* **Problems and tasks**
**A)** From the article on voice technology in healthcare, quote the passage from "Below are eight" to "in their voice.".
**B)** Condense the paragraph of the article on voice technology in healthcare that begins "Allscripts launched its updated EHR platform" into a single shorter sentence that keeps its main facts.

* **Excerpt**
* * * * * * * * *

Tech giants and healthcare software companies have developed more voice-enabled features in recent years to make clinical workflows more efficient and bring greater convenience to at-home care.
Below are eight recent voice technology developments in healthcare announced in the last three months:
- Amazon launched a feature for its Alexa voice assistant that lets users search for places to get a COVID-19 test.
- Amazon also made its new wearable health tracking device Halo available to the general public. It features two microphones, which can be turned off or on at the user’s discretion to analyze “peak periods of positivity and energy” in their voice.
- CVS Health launched a new medical alert system called Symphony, which is designed to protect seniors living at home. It is sold in two bundles, the more expensive of which comes with motion sensors and a voice-activated fall censor for the bathroom.
- Allscripts launched its updated EHR platform Sunrise 20.0, which runs on Microsoft‘s cloud software Azure and includes voice recognition capabilities in the system’s mobile platform to assist with clinical documentation.
- Sean Bina, vice president of patient experience at Epic, said that the next iteration of EHRs will include the embedded voice assistant’s ability to write the clinician’s note and close visits.
- Microsoft‘s venture fund invested in a machine learning-powered virtual health platform called ThinkAndor, which uses natural language processing for voice-dictated notes and recommends tasks to push into the EHR.
- Mayo Clinic partnered with Israeli company Vocalis to develop new voice-based tools for patient screening and monitoring. The partners will focus on identifying vocal biomarkers for pulmonary hypertension first.
- Providence and Nuance Communications deepened their partnership, with plans to develop a voice-enabled platform that uses ambient sensing technology to document clinician and patient conversations.

* * * * * * * * *

* **Extracted information**
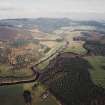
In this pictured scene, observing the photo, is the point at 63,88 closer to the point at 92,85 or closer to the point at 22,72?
the point at 92,85

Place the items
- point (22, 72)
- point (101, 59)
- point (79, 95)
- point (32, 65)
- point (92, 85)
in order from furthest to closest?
point (101, 59)
point (32, 65)
point (22, 72)
point (92, 85)
point (79, 95)

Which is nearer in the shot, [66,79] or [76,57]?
[66,79]

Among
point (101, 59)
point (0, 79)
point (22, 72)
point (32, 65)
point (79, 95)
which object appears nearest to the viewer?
point (79, 95)

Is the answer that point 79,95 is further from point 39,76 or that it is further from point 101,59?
point 101,59

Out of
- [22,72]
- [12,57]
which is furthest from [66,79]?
[12,57]

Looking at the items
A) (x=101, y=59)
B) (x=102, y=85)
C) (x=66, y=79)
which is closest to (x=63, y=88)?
(x=66, y=79)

* * * * * * * * *

* **Answers below**
**A)**
Below are eight recent voice technology developments in healthcare announced in the last three months:
- Amazon launched a feature for its Alexa voice assistant that lets users search for places to get a COVID-19 test.
- Amazon also made its new wearable health tracking device Halo available to the general public. It features two microphones, which can be turned off or on at the user’s discretion to analyze “peak periods of positivity and energy” in their voice.

**B)** Allscripts released Sunrise 20.0, an updated EHR platform that runs on Microsoft's Azure cloud and adds voice recognition to its mobile platform to help with clinical documentation.